**Objective:**
Filter the listing below so that only the lines containing the word "distance" remain.

**Extracted records:**

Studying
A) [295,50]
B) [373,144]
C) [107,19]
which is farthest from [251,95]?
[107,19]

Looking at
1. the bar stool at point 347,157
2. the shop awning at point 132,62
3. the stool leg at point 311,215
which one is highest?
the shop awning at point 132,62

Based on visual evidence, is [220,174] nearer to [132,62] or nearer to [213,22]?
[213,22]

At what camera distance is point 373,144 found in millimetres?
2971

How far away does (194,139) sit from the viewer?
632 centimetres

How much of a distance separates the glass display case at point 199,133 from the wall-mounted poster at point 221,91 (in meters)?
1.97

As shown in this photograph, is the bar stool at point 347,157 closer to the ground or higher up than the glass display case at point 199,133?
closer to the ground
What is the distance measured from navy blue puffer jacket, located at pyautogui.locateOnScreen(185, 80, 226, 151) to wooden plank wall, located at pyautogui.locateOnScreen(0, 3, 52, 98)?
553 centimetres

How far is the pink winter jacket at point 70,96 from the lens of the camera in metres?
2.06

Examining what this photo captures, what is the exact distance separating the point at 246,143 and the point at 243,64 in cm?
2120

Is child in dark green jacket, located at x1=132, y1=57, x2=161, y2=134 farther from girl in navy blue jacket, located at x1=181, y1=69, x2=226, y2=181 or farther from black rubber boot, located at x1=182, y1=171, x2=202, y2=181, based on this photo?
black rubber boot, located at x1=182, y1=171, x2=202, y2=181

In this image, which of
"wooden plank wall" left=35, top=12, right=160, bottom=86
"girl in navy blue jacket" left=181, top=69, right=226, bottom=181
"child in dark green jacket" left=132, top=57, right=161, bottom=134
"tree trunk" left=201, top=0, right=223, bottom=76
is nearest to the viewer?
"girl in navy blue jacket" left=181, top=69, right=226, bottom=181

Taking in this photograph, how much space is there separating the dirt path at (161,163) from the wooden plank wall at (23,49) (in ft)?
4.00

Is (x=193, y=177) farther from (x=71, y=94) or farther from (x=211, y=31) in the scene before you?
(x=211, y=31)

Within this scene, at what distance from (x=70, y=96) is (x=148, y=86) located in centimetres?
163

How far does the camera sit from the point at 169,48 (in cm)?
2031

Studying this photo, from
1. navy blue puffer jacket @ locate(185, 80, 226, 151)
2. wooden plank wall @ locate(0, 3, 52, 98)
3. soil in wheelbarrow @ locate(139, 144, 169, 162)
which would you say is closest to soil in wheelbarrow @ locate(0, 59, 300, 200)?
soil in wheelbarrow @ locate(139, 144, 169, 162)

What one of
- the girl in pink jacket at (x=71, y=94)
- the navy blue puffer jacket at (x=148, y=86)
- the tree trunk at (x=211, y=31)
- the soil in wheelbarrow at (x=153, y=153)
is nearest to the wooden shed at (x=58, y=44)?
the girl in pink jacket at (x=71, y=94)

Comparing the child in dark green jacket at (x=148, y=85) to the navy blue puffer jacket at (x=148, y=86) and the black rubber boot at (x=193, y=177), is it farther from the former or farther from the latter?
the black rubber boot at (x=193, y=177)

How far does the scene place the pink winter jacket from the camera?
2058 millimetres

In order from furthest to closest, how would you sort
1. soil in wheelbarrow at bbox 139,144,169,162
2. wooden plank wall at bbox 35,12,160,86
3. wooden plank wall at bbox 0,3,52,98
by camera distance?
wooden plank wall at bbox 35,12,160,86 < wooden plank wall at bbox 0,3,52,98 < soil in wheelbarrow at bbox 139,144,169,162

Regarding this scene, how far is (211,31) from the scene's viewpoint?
...
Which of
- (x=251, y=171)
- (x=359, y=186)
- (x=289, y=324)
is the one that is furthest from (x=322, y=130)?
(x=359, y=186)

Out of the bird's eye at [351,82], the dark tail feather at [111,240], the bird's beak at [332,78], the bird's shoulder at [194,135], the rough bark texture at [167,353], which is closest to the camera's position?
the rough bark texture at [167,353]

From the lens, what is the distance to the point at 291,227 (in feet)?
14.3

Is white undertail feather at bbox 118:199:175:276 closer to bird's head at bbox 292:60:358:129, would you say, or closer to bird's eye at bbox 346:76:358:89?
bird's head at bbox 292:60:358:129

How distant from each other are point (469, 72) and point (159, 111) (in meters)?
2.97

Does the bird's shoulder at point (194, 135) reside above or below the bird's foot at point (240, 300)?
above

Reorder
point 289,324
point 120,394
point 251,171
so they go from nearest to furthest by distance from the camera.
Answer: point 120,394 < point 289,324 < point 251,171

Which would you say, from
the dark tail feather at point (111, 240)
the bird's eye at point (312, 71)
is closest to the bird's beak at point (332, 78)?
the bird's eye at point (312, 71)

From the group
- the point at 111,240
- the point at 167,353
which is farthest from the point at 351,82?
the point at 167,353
...
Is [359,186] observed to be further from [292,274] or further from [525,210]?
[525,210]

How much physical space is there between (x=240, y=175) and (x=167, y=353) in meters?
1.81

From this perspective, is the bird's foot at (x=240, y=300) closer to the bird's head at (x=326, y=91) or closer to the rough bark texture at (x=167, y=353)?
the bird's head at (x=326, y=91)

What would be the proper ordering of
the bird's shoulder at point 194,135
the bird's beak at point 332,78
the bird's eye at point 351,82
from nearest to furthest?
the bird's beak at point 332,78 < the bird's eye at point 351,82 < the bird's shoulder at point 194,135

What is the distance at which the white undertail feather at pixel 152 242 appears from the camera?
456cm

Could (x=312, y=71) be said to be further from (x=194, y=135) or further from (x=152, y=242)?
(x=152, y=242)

**Response below:**
At what camera distance is point 373,144 found in millimetres?
How much of a distance separates the glass display case at point 199,133 from the wall-mounted poster at point 221,91 (in meters)?
What is the distance measured from navy blue puffer jacket, located at pyautogui.locateOnScreen(185, 80, 226, 151) to wooden plank wall, located at pyautogui.locateOnScreen(0, 3, 52, 98)?
Examining what this photo captures, what is the exact distance separating the point at 246,143 and the point at 243,64 in cm?
Within this scene, at what distance from (x=70, y=96) is (x=148, y=86) located in centimetres?
by camera distance?
From the lens, what is the distance to the point at 291,227 (in feet)?
so they go from nearest to furthest by distance from the camera.
What is the distance at which the white undertail feather at pixel 152 242 appears from the camera?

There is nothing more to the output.